EJERCICIO BREVE A »
Imprime del fragmento sobre el archivo de Diamela Eltit el pasaje que va desde "Fue ese pilón" hasta "Mano de obra.", ambos incluidos.
EJERCICIO BREVE B »
Enumera todos los autores que el fragmento sobre el archivo de Diamela Eltit nombra como corresponsales en las cartas del archivo.

━━ FRAGMENTO DEL TEXTO

Su escritura echaba chispas. En 1983, Diamela Eltit publicó Lumpérica, su novela debut. Pero mientras le hacía los últimos ajustes al texto, sabía que el manuscrito acabaría tarde o temprano en manos de un verdugo a quien desconocía. "Escribí con un censor al lado, en el sentido más simbólico del término, porque sabía que mi libro iba a dar a esa oficina de censura", le dijo a Michael Lazzara, de la Universidad de Princeton, en 2002. Su libro apareció a los pocos meses con algunas variaciones, pero su denuncia contra la violencia y abuso en los años más álgidos del régimen militar permaneció allí, burlón, camuflándose entre palabras furiosas.
Fue ese pilón de hojas amarillentas, y algunos de sus objetos personales, los que sedujeron a Princeton. En julio de 2013, el archivo de la escritora chilena de 65 años radicada en Nueva York, llegó hasta la Firestone Library, donde ya reposaban los de Alejandra Pizarnik, Carlos Fuentes, Mario Vargas Llosa, Oscar Wilde y otros. "Impulsé su adquisición por tratarse de una escritora única, cuyo valor trascenderá su propia vida", dice Javier Guerrero, profesor asistente de Estudios Latinoamericanos de Princeton, y quien hace dos años viajó a Chile para encontrarse con la autora de Mano de obra.
Desde que se concretó la venta, manuscritos de Por la patria, El otro mundo y otras de sus novelas, fotografías familiares, cartas con autores como Severo Sarduy, José Donoso, Margo Glantz y Raúl Zurita, y otros documentos, como el permiso del Ministerio del Interior para publicar Lumpérica, fueron catalogados para su apertura en septiembre próximo. "La escritura es un proceso y desde luego un trabajo. Es material. Crece y decrece. Existe un conjunto de versiones imperfectas de lo mismo hasta conseguir la versión cuando no perfecta al menos definitiva. Entonces develarla como trabajo y obsesión me parece pertinente, porque al final se trata de una práctica solitaria, una decisión, una espalda inclinada, una fuga de las normativas comunes, una ruptura", dice Eltit.

━━━━
━━ MATERIAL PROPORCIONADO

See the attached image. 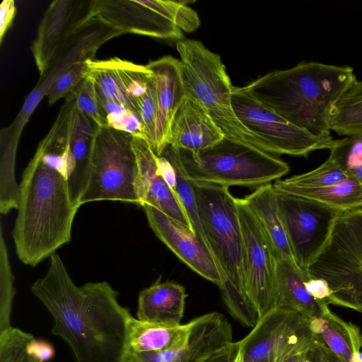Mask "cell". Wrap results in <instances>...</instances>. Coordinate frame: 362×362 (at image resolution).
<instances>
[{
	"instance_id": "obj_37",
	"label": "cell",
	"mask_w": 362,
	"mask_h": 362,
	"mask_svg": "<svg viewBox=\"0 0 362 362\" xmlns=\"http://www.w3.org/2000/svg\"><path fill=\"white\" fill-rule=\"evenodd\" d=\"M16 13L15 2L13 0H4L0 6V42L11 25Z\"/></svg>"
},
{
	"instance_id": "obj_11",
	"label": "cell",
	"mask_w": 362,
	"mask_h": 362,
	"mask_svg": "<svg viewBox=\"0 0 362 362\" xmlns=\"http://www.w3.org/2000/svg\"><path fill=\"white\" fill-rule=\"evenodd\" d=\"M187 341L161 352L128 351L125 362H235L240 343L234 341L231 325L221 313L212 312L190 321Z\"/></svg>"
},
{
	"instance_id": "obj_15",
	"label": "cell",
	"mask_w": 362,
	"mask_h": 362,
	"mask_svg": "<svg viewBox=\"0 0 362 362\" xmlns=\"http://www.w3.org/2000/svg\"><path fill=\"white\" fill-rule=\"evenodd\" d=\"M90 18L119 30L176 42L183 32L160 11L158 0L92 1Z\"/></svg>"
},
{
	"instance_id": "obj_41",
	"label": "cell",
	"mask_w": 362,
	"mask_h": 362,
	"mask_svg": "<svg viewBox=\"0 0 362 362\" xmlns=\"http://www.w3.org/2000/svg\"><path fill=\"white\" fill-rule=\"evenodd\" d=\"M235 362H243L242 359H241V357H240V353H239V355H238V358H237Z\"/></svg>"
},
{
	"instance_id": "obj_5",
	"label": "cell",
	"mask_w": 362,
	"mask_h": 362,
	"mask_svg": "<svg viewBox=\"0 0 362 362\" xmlns=\"http://www.w3.org/2000/svg\"><path fill=\"white\" fill-rule=\"evenodd\" d=\"M176 49L186 94L198 102L225 136L252 145L250 134L233 110V86L221 56L193 39L177 42Z\"/></svg>"
},
{
	"instance_id": "obj_27",
	"label": "cell",
	"mask_w": 362,
	"mask_h": 362,
	"mask_svg": "<svg viewBox=\"0 0 362 362\" xmlns=\"http://www.w3.org/2000/svg\"><path fill=\"white\" fill-rule=\"evenodd\" d=\"M86 63V76L93 81L98 93L139 113L136 104L128 96L120 81L112 58L103 61L88 59Z\"/></svg>"
},
{
	"instance_id": "obj_40",
	"label": "cell",
	"mask_w": 362,
	"mask_h": 362,
	"mask_svg": "<svg viewBox=\"0 0 362 362\" xmlns=\"http://www.w3.org/2000/svg\"><path fill=\"white\" fill-rule=\"evenodd\" d=\"M317 336L307 339L285 356L279 362H303L306 353Z\"/></svg>"
},
{
	"instance_id": "obj_33",
	"label": "cell",
	"mask_w": 362,
	"mask_h": 362,
	"mask_svg": "<svg viewBox=\"0 0 362 362\" xmlns=\"http://www.w3.org/2000/svg\"><path fill=\"white\" fill-rule=\"evenodd\" d=\"M87 70L86 60L76 62L64 69L47 90L49 105L71 95L86 76Z\"/></svg>"
},
{
	"instance_id": "obj_20",
	"label": "cell",
	"mask_w": 362,
	"mask_h": 362,
	"mask_svg": "<svg viewBox=\"0 0 362 362\" xmlns=\"http://www.w3.org/2000/svg\"><path fill=\"white\" fill-rule=\"evenodd\" d=\"M224 137L205 110L186 94L173 118L169 146L199 151L213 146Z\"/></svg>"
},
{
	"instance_id": "obj_17",
	"label": "cell",
	"mask_w": 362,
	"mask_h": 362,
	"mask_svg": "<svg viewBox=\"0 0 362 362\" xmlns=\"http://www.w3.org/2000/svg\"><path fill=\"white\" fill-rule=\"evenodd\" d=\"M132 144L137 164L135 192L138 204L141 206L144 204L152 206L192 230L176 194L160 174L158 156L148 142L143 138L133 136Z\"/></svg>"
},
{
	"instance_id": "obj_19",
	"label": "cell",
	"mask_w": 362,
	"mask_h": 362,
	"mask_svg": "<svg viewBox=\"0 0 362 362\" xmlns=\"http://www.w3.org/2000/svg\"><path fill=\"white\" fill-rule=\"evenodd\" d=\"M157 86L158 111L151 148L160 156L169 146L170 127L175 115L186 96L179 59L165 56L148 63Z\"/></svg>"
},
{
	"instance_id": "obj_29",
	"label": "cell",
	"mask_w": 362,
	"mask_h": 362,
	"mask_svg": "<svg viewBox=\"0 0 362 362\" xmlns=\"http://www.w3.org/2000/svg\"><path fill=\"white\" fill-rule=\"evenodd\" d=\"M35 337L11 326L0 331V362H44L30 349Z\"/></svg>"
},
{
	"instance_id": "obj_12",
	"label": "cell",
	"mask_w": 362,
	"mask_h": 362,
	"mask_svg": "<svg viewBox=\"0 0 362 362\" xmlns=\"http://www.w3.org/2000/svg\"><path fill=\"white\" fill-rule=\"evenodd\" d=\"M241 226L247 295L260 318L277 308L276 265L272 245L244 199L236 198Z\"/></svg>"
},
{
	"instance_id": "obj_13",
	"label": "cell",
	"mask_w": 362,
	"mask_h": 362,
	"mask_svg": "<svg viewBox=\"0 0 362 362\" xmlns=\"http://www.w3.org/2000/svg\"><path fill=\"white\" fill-rule=\"evenodd\" d=\"M310 321L290 309L272 310L239 341L242 361L279 362L299 344L315 334Z\"/></svg>"
},
{
	"instance_id": "obj_23",
	"label": "cell",
	"mask_w": 362,
	"mask_h": 362,
	"mask_svg": "<svg viewBox=\"0 0 362 362\" xmlns=\"http://www.w3.org/2000/svg\"><path fill=\"white\" fill-rule=\"evenodd\" d=\"M310 327L344 362H362V334L356 325L327 308L321 317L310 319Z\"/></svg>"
},
{
	"instance_id": "obj_7",
	"label": "cell",
	"mask_w": 362,
	"mask_h": 362,
	"mask_svg": "<svg viewBox=\"0 0 362 362\" xmlns=\"http://www.w3.org/2000/svg\"><path fill=\"white\" fill-rule=\"evenodd\" d=\"M199 221L210 250L222 274L240 292L245 284L244 248L235 198L229 187L193 182ZM250 300V299H249Z\"/></svg>"
},
{
	"instance_id": "obj_24",
	"label": "cell",
	"mask_w": 362,
	"mask_h": 362,
	"mask_svg": "<svg viewBox=\"0 0 362 362\" xmlns=\"http://www.w3.org/2000/svg\"><path fill=\"white\" fill-rule=\"evenodd\" d=\"M243 199L264 230L276 259H293L281 219L273 184L261 185Z\"/></svg>"
},
{
	"instance_id": "obj_28",
	"label": "cell",
	"mask_w": 362,
	"mask_h": 362,
	"mask_svg": "<svg viewBox=\"0 0 362 362\" xmlns=\"http://www.w3.org/2000/svg\"><path fill=\"white\" fill-rule=\"evenodd\" d=\"M112 60L127 94L137 107V101L146 94L155 81L151 71L146 65L136 64L118 57Z\"/></svg>"
},
{
	"instance_id": "obj_39",
	"label": "cell",
	"mask_w": 362,
	"mask_h": 362,
	"mask_svg": "<svg viewBox=\"0 0 362 362\" xmlns=\"http://www.w3.org/2000/svg\"><path fill=\"white\" fill-rule=\"evenodd\" d=\"M30 351L44 362L50 361L54 356V349L51 344L34 338L30 344Z\"/></svg>"
},
{
	"instance_id": "obj_36",
	"label": "cell",
	"mask_w": 362,
	"mask_h": 362,
	"mask_svg": "<svg viewBox=\"0 0 362 362\" xmlns=\"http://www.w3.org/2000/svg\"><path fill=\"white\" fill-rule=\"evenodd\" d=\"M305 284L307 291L313 297L328 305L331 291L325 280L308 276Z\"/></svg>"
},
{
	"instance_id": "obj_1",
	"label": "cell",
	"mask_w": 362,
	"mask_h": 362,
	"mask_svg": "<svg viewBox=\"0 0 362 362\" xmlns=\"http://www.w3.org/2000/svg\"><path fill=\"white\" fill-rule=\"evenodd\" d=\"M33 293L53 317L52 333L69 346L76 362H125L132 315L106 281L78 286L57 253Z\"/></svg>"
},
{
	"instance_id": "obj_26",
	"label": "cell",
	"mask_w": 362,
	"mask_h": 362,
	"mask_svg": "<svg viewBox=\"0 0 362 362\" xmlns=\"http://www.w3.org/2000/svg\"><path fill=\"white\" fill-rule=\"evenodd\" d=\"M329 129L346 136L362 135V81L356 79L337 102Z\"/></svg>"
},
{
	"instance_id": "obj_14",
	"label": "cell",
	"mask_w": 362,
	"mask_h": 362,
	"mask_svg": "<svg viewBox=\"0 0 362 362\" xmlns=\"http://www.w3.org/2000/svg\"><path fill=\"white\" fill-rule=\"evenodd\" d=\"M275 190L315 200L343 212L362 208V187L329 158L317 168L273 184Z\"/></svg>"
},
{
	"instance_id": "obj_32",
	"label": "cell",
	"mask_w": 362,
	"mask_h": 362,
	"mask_svg": "<svg viewBox=\"0 0 362 362\" xmlns=\"http://www.w3.org/2000/svg\"><path fill=\"white\" fill-rule=\"evenodd\" d=\"M14 278L8 259L2 224L0 227V331L11 326V315L15 295Z\"/></svg>"
},
{
	"instance_id": "obj_21",
	"label": "cell",
	"mask_w": 362,
	"mask_h": 362,
	"mask_svg": "<svg viewBox=\"0 0 362 362\" xmlns=\"http://www.w3.org/2000/svg\"><path fill=\"white\" fill-rule=\"evenodd\" d=\"M187 294L181 284L160 279L138 297L136 318L141 321L180 325Z\"/></svg>"
},
{
	"instance_id": "obj_8",
	"label": "cell",
	"mask_w": 362,
	"mask_h": 362,
	"mask_svg": "<svg viewBox=\"0 0 362 362\" xmlns=\"http://www.w3.org/2000/svg\"><path fill=\"white\" fill-rule=\"evenodd\" d=\"M132 138L130 134L96 126L90 143L88 179L80 206L99 201L138 204Z\"/></svg>"
},
{
	"instance_id": "obj_35",
	"label": "cell",
	"mask_w": 362,
	"mask_h": 362,
	"mask_svg": "<svg viewBox=\"0 0 362 362\" xmlns=\"http://www.w3.org/2000/svg\"><path fill=\"white\" fill-rule=\"evenodd\" d=\"M303 362H344L317 336L306 353Z\"/></svg>"
},
{
	"instance_id": "obj_2",
	"label": "cell",
	"mask_w": 362,
	"mask_h": 362,
	"mask_svg": "<svg viewBox=\"0 0 362 362\" xmlns=\"http://www.w3.org/2000/svg\"><path fill=\"white\" fill-rule=\"evenodd\" d=\"M356 80L350 66L303 62L269 72L244 88L292 124L330 136L334 106Z\"/></svg>"
},
{
	"instance_id": "obj_30",
	"label": "cell",
	"mask_w": 362,
	"mask_h": 362,
	"mask_svg": "<svg viewBox=\"0 0 362 362\" xmlns=\"http://www.w3.org/2000/svg\"><path fill=\"white\" fill-rule=\"evenodd\" d=\"M329 151V157L362 187V135L334 140Z\"/></svg>"
},
{
	"instance_id": "obj_3",
	"label": "cell",
	"mask_w": 362,
	"mask_h": 362,
	"mask_svg": "<svg viewBox=\"0 0 362 362\" xmlns=\"http://www.w3.org/2000/svg\"><path fill=\"white\" fill-rule=\"evenodd\" d=\"M19 187L12 236L19 260L35 267L70 241L78 208L71 201L67 177L45 163L37 150Z\"/></svg>"
},
{
	"instance_id": "obj_9",
	"label": "cell",
	"mask_w": 362,
	"mask_h": 362,
	"mask_svg": "<svg viewBox=\"0 0 362 362\" xmlns=\"http://www.w3.org/2000/svg\"><path fill=\"white\" fill-rule=\"evenodd\" d=\"M232 105L240 122L252 139V146L272 155L307 156L331 148L332 136H317L278 115L250 94L244 87L233 86Z\"/></svg>"
},
{
	"instance_id": "obj_10",
	"label": "cell",
	"mask_w": 362,
	"mask_h": 362,
	"mask_svg": "<svg viewBox=\"0 0 362 362\" xmlns=\"http://www.w3.org/2000/svg\"><path fill=\"white\" fill-rule=\"evenodd\" d=\"M275 191L293 259L307 273L325 246L343 211L315 200Z\"/></svg>"
},
{
	"instance_id": "obj_18",
	"label": "cell",
	"mask_w": 362,
	"mask_h": 362,
	"mask_svg": "<svg viewBox=\"0 0 362 362\" xmlns=\"http://www.w3.org/2000/svg\"><path fill=\"white\" fill-rule=\"evenodd\" d=\"M76 4L77 1H55L44 16L32 46L42 76L49 70L54 57L74 32L90 18L91 4L86 11H83L84 6Z\"/></svg>"
},
{
	"instance_id": "obj_31",
	"label": "cell",
	"mask_w": 362,
	"mask_h": 362,
	"mask_svg": "<svg viewBox=\"0 0 362 362\" xmlns=\"http://www.w3.org/2000/svg\"><path fill=\"white\" fill-rule=\"evenodd\" d=\"M161 156L166 157L176 170L177 185L175 193L185 211L192 225V230L210 250L199 221L193 182L185 177L169 146L166 148Z\"/></svg>"
},
{
	"instance_id": "obj_6",
	"label": "cell",
	"mask_w": 362,
	"mask_h": 362,
	"mask_svg": "<svg viewBox=\"0 0 362 362\" xmlns=\"http://www.w3.org/2000/svg\"><path fill=\"white\" fill-rule=\"evenodd\" d=\"M307 274L327 282L331 291L328 305L362 313V208L341 214Z\"/></svg>"
},
{
	"instance_id": "obj_16",
	"label": "cell",
	"mask_w": 362,
	"mask_h": 362,
	"mask_svg": "<svg viewBox=\"0 0 362 362\" xmlns=\"http://www.w3.org/2000/svg\"><path fill=\"white\" fill-rule=\"evenodd\" d=\"M141 206L156 235L190 269L219 286L222 274L216 261L193 230L152 206Z\"/></svg>"
},
{
	"instance_id": "obj_4",
	"label": "cell",
	"mask_w": 362,
	"mask_h": 362,
	"mask_svg": "<svg viewBox=\"0 0 362 362\" xmlns=\"http://www.w3.org/2000/svg\"><path fill=\"white\" fill-rule=\"evenodd\" d=\"M168 146L192 182L258 187L279 180L289 171L288 164L274 155L225 136L213 146L199 151Z\"/></svg>"
},
{
	"instance_id": "obj_34",
	"label": "cell",
	"mask_w": 362,
	"mask_h": 362,
	"mask_svg": "<svg viewBox=\"0 0 362 362\" xmlns=\"http://www.w3.org/2000/svg\"><path fill=\"white\" fill-rule=\"evenodd\" d=\"M71 94L79 110L98 127H107L99 106L95 84L90 78L86 75Z\"/></svg>"
},
{
	"instance_id": "obj_38",
	"label": "cell",
	"mask_w": 362,
	"mask_h": 362,
	"mask_svg": "<svg viewBox=\"0 0 362 362\" xmlns=\"http://www.w3.org/2000/svg\"><path fill=\"white\" fill-rule=\"evenodd\" d=\"M158 168L162 177L175 192L177 185V173L172 163L164 156H158Z\"/></svg>"
},
{
	"instance_id": "obj_22",
	"label": "cell",
	"mask_w": 362,
	"mask_h": 362,
	"mask_svg": "<svg viewBox=\"0 0 362 362\" xmlns=\"http://www.w3.org/2000/svg\"><path fill=\"white\" fill-rule=\"evenodd\" d=\"M308 274L293 259L280 258L276 265L277 308L296 311L309 319L320 318L328 305L307 291Z\"/></svg>"
},
{
	"instance_id": "obj_25",
	"label": "cell",
	"mask_w": 362,
	"mask_h": 362,
	"mask_svg": "<svg viewBox=\"0 0 362 362\" xmlns=\"http://www.w3.org/2000/svg\"><path fill=\"white\" fill-rule=\"evenodd\" d=\"M191 329L185 325H170L145 322L131 317L129 326V351L138 353L161 352L183 345Z\"/></svg>"
}]
</instances>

━━━━

SOLUCIÓN DESARROLLADA A »
Fue ese pilón de hojas amarillentas, y algunos de sus objetos personales, los que sedujeron a Princeton. En julio de 2013, el archivo de la escritora chilena de 65 años radicada en Nueva York, llegó hasta la Firestone Library, donde ya reposaban los de Alejandra Pizarnik, Carlos Fuentes, Mario Vargas Llosa, Oscar Wilde y otros. "Impulsé su adquisición por tratarse de una escritora única, cuyo valor trascenderá su propia vida", dice Javier Guerrero, profesor asistente de Estudios Latinoamericanos de Princeton, y quien hace dos años viajó a Chile para encontrarse con la autora de Mano de obra.

SOLUCIÓN DESARROLLADA B »
Severo Sarduy, José Donoso, Margo Glantz y Raúl Zurita.